● Source excerpt:
>> Begin
Devolution fundamentalists vs HEC chamchaas - Mosharraf Zaidi - Tuesday, April 12, 2011

The debate about the status of the Higher Education Commission (HEC) in a post-18th Amendment scenario is being presented in interesting ways. One version of the debate is that this fight pits those who favour a centralised Pakistani state, against a band of do-good federalist champions – whose only interest is the strengthening of provinces and their autonomy. This is the version that a lot of well-intentioned people believe to be true. Unfortunately, the graveyards of the world are full of good intentions.

Those who are presenting the HEC debate as a battle between centralists and federalists, are essentially (either knowingly, or unwittingly) behaving like devolution fundamentalists. Like all other kinds of fundamentalism, devolution fundamentalism is a way of seeing things, in this case, a post-18th Amendment Pakistan, in starkly black and white terms. This kind of essentialism requires advocates of a federal structure, to be advocates of provincial autonomy, which then requires those advocates to be advocates of stripping away central agency – or the centre’s right to legislate, regulate and navigate public policy – in any area deemed to be worthy of being devolved.

In the essentialist world view of the devolution fundamentalist, the reason the HEC must go is because it invades and occupies the province’s right to oversee the higher education sector. But the logical corollary of this is that the HEC’s existence is, by very design, an attack on provincial space. Of course, that’s not really the function of the HEC.

The HEC was designed in 2002, by the Steering Committee on Higher Education (SCHE) which counted among its members, the current PPP Finance Minister Abdul Hafeez Shaikh (disclosure: I was also a key staff member for the SCHE). There were three key motivations behind higher education reform at the time. The first was to increase university enrollment which was, even by the highest estimates, no more than 280,000 at the time. The second was to improve the quality of university education through standardisation and quality assurance. The third was to ensure better governance and management of universities.
>> End
● Short task 1: In the listing below, arrange the lines from the one containing "instances of persons" to the one containing "top-left (410, 63), bottom-right (488, 144)" as a numbered list, both included, leaving out blank lines.

● Data shown:
>> Begin
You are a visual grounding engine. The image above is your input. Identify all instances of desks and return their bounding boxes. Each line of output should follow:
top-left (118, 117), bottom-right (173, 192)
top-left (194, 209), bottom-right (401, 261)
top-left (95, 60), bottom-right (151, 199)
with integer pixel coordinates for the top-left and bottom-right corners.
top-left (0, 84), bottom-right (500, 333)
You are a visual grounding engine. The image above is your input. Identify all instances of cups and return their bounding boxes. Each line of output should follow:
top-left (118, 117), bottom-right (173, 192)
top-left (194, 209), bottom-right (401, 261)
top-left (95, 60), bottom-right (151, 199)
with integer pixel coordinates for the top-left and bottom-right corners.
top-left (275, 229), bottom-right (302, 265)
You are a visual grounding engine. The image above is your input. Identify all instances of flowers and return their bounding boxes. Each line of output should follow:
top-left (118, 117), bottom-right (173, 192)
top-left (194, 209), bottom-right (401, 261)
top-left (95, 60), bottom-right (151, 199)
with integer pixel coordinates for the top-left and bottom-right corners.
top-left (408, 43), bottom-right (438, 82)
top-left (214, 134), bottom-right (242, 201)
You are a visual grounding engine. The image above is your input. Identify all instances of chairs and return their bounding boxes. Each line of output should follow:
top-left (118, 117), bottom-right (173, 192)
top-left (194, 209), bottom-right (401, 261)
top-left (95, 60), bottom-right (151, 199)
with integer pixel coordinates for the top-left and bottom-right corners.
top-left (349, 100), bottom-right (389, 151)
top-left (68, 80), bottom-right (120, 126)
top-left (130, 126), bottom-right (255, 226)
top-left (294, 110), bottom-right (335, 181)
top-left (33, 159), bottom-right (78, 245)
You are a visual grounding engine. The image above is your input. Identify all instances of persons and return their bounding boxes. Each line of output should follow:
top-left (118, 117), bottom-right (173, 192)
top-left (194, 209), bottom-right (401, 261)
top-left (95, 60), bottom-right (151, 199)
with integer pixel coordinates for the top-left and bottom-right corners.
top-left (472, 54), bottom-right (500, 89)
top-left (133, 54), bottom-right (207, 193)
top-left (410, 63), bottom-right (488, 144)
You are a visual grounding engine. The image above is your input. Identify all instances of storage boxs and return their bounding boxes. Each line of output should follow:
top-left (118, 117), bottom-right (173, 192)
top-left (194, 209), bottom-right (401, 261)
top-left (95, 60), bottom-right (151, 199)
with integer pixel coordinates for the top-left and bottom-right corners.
>> End
● Short task 2: Translate this sentence from the column on the Higher Education Commission debate into French: "Unfortunately, the graveyards of the world are full of good intentions."

● Task answer 1:
1. You are a visual grounding engine. The image above is your input. Identify all instances of persons and return their bounding boxes. Each line of output should follow:
2. top-left (118, 117), bottom-right (173, 192)
3. top-left (194, 209), bottom-right (401, 261)
4. top-left (95, 60), bottom-right (151, 199)
5. with integer pixel coordinates for the top-left and bottom-right corners.
6. top-left (472, 54), bottom-right (500, 89)
7. top-left (133, 54), bottom-right (207, 193)
8. top-left (410, 63), bottom-right (488, 144)

● Task answer 2: Malheureusement, les cimetières du monde sont pleins de bonnes intentions.